A healthy civil society relies on information about local government and discussion and debate about local issues. Public media can contribute to civil society health—but not by sending local funds back to Washington.

Civil Society Awareness in Policymaking: Use the March of Dimes Precedent and Phase Out Programs That Have Outlived Their Use

The ideas above are based on programs and policies with which I happen to be familiar. Implicit, however, is a broader vision: that policy thinkers cease to default to Washington-centric approaches as new challenges arise and current ones persist. How might consideration of civil society have played a role in the response to the COVID-19 pandemic? There may be moments of national crisis in which the government actually can partner in a non-harmful way with civil society. Franklin Roosevelt arguably did so through the March of Dimes, encouraging widespread citizen support for the development of a polio vaccine in part through hundreds of local chapters.

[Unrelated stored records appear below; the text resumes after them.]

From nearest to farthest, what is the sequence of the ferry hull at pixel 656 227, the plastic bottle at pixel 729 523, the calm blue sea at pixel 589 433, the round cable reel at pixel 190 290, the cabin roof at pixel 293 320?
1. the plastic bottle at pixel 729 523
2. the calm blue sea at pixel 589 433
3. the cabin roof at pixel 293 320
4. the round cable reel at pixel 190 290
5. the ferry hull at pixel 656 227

What if the country had done something similar with the COVID-19 vaccine? Would there have been a higher level of citizen trust and less vaccine hesitancy? A fundraising campaign, albeit providing modest amounts of resources, might nonetheless reduce the psychological distance between research and rollout—and could have provided a means for Americans to feel invested in a dramatically positive way. Instead, Operation Warp Speed was a black box to most citizens—many of whom became vaccine skeptics.

Similarly, policymakers should acknowledge the capacity—and intrinsic value—of civil society as they consider new appropriations for existing programs. I would suggest that some federal social programs may be phased out and returned to civil society—based on changed circumstances. For instance, teen pregnancy in the US has dropped dramatically over the past three decades. Should the federal government continue to direct grants to organizations dedicated to reducing it? Mentoring programs have proliferated. Is federal support for them necessary? The argument for such phaseout must rely on the idea that there is a loss associated with replacing civil society with government intervention.

Teen pregnancy prevention is especially notable. The decline in teen pregnancy has been sharp and dramatic, falling from more than 60 per 1,000 female teens in 1990 to just over 17 per 1,000 in 2018. Yet funding for public programs has remained consistent or risen during this period.28 Indeed, since 2010, the budgets for the four types of teen pregnancy programs (including evaluation components) have, according to the Congressional Research Service, increased from $235 million to $285 million, even as teen pregnancy has sharply fallen.29 To be sure, rolling back any program that addresses a widely acknowledged social problem would not be easy. But that should not mean that all social programs continue without end.

Conclusion

Conservative policymakers should be guided by the principle that civil society is a per se good—and that deferring to it and the associational life it engenders has inherent value beyond the utilitarian. I am somewhat skeptical that the government can do much about civil society except through the charitable tax incentive. However, some government programs can be adjusted to limit damage to civil society and perhaps help it, and we should not shrink from phasing out some programs and turning them back to civil society. Washington policymakers should resist the temptation of programitis that has plagued much of the civil society initiatives of the past 30 years, often crowding out nongovernment actors.

Government must recognize that no amount of policy experimentation can replace citizens dedicated to their own communities. Government’s long-running encroachment on civil society cannot be easily reversed—but incremental reversals would still matter in terms of their immediate effect and the signal that they send. As government encroaches on and crowds out civil society, community is harmed, and collateral damage results.